The API provided by this module is straightforward: an application uses the start/stop class methods to execute or terminate the JRuby process as-needed, and the connect/disconnect methods to obtain (and free) a DRb Proxy object for the "remote" Tika::Service instance.

The only complications are in the detection of the JRuby interpreter (including support for RVM-managed interpreters) and the timeout while waiting for JRuby to initialize (which can take many seconds).



The test_app.rb example application is a simple proof-of-concept. It takes any number of filenames as arguments, and uses Tika to analyze the contents of each file.
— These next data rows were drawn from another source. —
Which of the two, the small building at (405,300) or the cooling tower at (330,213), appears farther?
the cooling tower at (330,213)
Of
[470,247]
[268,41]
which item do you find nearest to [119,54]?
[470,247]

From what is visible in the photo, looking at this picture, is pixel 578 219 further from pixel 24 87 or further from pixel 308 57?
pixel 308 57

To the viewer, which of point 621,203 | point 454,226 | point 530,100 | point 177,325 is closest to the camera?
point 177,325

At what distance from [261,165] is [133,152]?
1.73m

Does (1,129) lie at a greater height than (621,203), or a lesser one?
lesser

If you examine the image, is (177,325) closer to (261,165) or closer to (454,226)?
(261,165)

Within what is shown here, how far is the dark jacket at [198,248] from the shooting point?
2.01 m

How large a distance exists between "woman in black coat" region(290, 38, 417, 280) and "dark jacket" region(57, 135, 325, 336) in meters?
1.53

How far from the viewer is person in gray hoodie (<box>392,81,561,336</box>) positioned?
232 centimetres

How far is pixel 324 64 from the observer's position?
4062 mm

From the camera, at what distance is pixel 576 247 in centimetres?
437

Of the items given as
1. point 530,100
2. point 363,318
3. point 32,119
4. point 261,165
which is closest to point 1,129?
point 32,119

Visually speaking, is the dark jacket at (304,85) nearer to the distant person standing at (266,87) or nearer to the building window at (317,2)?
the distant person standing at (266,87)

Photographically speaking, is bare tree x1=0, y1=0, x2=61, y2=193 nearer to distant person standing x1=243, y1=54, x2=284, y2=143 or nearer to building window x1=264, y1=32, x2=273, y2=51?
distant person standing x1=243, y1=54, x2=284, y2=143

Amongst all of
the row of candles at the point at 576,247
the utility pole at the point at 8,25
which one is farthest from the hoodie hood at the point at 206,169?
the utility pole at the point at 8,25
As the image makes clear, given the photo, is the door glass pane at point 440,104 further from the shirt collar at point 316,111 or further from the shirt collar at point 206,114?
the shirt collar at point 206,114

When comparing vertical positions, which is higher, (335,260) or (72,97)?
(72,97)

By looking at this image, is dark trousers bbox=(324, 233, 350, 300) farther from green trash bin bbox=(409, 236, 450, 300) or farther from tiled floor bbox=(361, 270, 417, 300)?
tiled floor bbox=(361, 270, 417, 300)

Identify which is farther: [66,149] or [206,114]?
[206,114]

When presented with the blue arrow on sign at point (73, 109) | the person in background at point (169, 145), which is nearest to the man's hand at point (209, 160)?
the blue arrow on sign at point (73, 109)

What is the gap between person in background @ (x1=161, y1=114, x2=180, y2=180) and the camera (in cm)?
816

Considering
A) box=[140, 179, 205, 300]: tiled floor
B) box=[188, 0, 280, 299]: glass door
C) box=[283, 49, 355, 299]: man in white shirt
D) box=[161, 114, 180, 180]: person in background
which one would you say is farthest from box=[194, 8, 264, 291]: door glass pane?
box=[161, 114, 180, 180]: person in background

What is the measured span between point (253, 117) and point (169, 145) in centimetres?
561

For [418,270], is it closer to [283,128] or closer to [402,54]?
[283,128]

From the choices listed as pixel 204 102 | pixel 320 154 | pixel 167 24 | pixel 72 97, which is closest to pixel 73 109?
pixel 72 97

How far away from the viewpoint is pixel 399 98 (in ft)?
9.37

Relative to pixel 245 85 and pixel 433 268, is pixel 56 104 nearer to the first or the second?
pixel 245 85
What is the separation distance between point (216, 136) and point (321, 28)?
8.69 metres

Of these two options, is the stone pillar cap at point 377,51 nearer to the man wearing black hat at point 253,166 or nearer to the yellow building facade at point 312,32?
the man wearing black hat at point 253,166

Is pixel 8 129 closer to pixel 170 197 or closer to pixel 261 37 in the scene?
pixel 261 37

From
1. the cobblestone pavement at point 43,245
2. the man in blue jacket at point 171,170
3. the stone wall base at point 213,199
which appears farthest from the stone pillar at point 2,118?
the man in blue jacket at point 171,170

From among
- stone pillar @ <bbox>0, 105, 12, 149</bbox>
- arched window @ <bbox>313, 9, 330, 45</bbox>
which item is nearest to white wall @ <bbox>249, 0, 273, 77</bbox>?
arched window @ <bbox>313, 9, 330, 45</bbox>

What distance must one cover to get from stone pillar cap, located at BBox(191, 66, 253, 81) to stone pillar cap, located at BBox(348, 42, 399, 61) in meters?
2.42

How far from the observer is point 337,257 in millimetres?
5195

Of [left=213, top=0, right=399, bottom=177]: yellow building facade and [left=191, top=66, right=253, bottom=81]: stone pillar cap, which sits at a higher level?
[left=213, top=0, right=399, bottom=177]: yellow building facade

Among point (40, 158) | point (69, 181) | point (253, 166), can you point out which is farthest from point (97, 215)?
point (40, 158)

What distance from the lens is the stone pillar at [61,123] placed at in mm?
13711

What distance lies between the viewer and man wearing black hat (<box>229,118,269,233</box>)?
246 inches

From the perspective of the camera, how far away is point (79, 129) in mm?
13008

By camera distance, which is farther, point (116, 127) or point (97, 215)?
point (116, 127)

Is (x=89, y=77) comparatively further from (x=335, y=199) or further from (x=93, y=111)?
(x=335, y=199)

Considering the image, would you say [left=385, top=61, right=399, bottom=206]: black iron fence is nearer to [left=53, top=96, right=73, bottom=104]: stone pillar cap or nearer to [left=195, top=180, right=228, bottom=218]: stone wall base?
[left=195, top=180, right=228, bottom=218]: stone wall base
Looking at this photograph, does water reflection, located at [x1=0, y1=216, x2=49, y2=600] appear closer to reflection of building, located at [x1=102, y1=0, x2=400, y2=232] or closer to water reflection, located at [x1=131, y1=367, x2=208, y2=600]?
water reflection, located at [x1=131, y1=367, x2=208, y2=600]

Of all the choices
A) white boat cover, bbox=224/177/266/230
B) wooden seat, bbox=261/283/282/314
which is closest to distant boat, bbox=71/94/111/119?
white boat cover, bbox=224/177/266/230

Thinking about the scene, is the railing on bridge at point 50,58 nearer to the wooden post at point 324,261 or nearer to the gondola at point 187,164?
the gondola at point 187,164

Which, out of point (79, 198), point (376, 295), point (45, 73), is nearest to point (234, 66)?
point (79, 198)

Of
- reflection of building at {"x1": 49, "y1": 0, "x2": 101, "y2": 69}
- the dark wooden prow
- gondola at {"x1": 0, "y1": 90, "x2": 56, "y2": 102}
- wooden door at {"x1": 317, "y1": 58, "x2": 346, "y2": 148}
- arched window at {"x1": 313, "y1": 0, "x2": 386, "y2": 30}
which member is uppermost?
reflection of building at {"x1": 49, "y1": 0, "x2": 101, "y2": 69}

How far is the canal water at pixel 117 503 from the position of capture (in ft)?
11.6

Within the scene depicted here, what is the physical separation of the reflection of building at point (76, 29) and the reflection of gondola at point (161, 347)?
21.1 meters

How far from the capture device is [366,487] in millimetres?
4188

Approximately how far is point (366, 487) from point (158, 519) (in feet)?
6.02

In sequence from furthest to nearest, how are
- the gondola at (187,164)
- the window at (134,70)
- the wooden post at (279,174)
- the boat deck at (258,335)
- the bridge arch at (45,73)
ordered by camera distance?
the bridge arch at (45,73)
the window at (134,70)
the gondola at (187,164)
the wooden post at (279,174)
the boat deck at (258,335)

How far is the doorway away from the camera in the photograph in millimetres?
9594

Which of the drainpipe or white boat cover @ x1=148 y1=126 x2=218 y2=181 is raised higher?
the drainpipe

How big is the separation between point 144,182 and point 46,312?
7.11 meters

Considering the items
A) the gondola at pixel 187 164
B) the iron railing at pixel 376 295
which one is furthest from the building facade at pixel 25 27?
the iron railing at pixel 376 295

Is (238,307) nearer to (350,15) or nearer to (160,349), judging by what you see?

The results are printed to STDOUT via inspect.


#!/usr/bin/env ruby
require 'tika_service'


Tika::Service.start
begin
  tika = Tika::Service.connect
  ARGV.each { |x| File.open(x, 'rb') {|f| puts tika.parse(f.read).inspect} } if tika
ensure
  Tika::Service.disconnect
  Tika::Service.stop
end


The real meat of this technique lies in the tika_service module. This contains a Service class that will manage a JRuby application in a manner that conforms to an abstract Service API (start/stop, connect/disconnect) and which can be generalized to support any number of specific JRuby-based services.


Update: A generalized (but entirely untested) version is up on Github.